During that interview, he pointed to former Secretary of Defense Colin Powell as his political idol, and laid out his stances on the state of the nation, but offered sometimes opaque answers to hot-button issues, including gun control and abortion.

When asked if he believed, as many Republicans seem to do, whether there was widespread fraud in the 2020 presidential election, Singletary answered indirectly.

“President Biden is the president,” Singletary said. “That’s a question that’s being asked by a lot of Republicans and many people, but it’s a question I’m not going to fall into.”

There has been no evidence found of significant voter fraud in the presidential election.

On gun control, Singletary emphasized the right for Americans to protect themselves and pointed out that minorities are more likely to be denied access to firearms.

When pushed on his position on specific measures, like the banning of bump stocks, he said that should be viewed on a case-by-case basis and that one has to “look at the individual.”

“It’s almost like car crashes, when you expect law enforcement to go out there and enforce seat belt laws, or speed enforcement,” Singletary said. “As a police chief, we typically don’t take away the cars. You can’t legislate behavior, but you can deter it.”

Describing himself as “pro-life,” Singletary said he wants policies that help women, particularly Black women, make decisions that they “don’t feel they were forced into.” He did not comment directly on if he supports the right to abortion.

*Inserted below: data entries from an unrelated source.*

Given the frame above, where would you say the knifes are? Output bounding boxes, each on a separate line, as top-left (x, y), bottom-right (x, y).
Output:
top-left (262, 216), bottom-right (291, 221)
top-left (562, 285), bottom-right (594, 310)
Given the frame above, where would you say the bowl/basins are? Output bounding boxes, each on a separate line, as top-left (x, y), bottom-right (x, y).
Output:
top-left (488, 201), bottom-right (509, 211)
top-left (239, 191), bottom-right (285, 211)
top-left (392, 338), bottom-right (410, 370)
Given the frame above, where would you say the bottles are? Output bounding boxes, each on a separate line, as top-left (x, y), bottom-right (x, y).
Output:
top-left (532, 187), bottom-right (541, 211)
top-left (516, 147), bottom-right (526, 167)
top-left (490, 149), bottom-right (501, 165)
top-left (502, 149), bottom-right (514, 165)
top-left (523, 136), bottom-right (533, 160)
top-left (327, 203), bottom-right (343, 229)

Singletary did describe family values as a key concern of his, though, and expressed a need for preserving traditional family structures.

“I believe the family unit is so strong, whether it’s an extended family member or some sort of father figure in the home,” Singletary said. “I believe there’s too many children today without a father figure in the home, so I would be all about strengthening those family values.”

Morelle and Singletary do agree on one issue: trade schools should be emphasized and funded as an alternative to a college education.

“The price of college is certainly rising, and I think when we offer trades and vocations to high schoolers, they can enter a field where they can make a decent salary, they can get great benefits, and they can provide for themselves and their families,” Singletary said.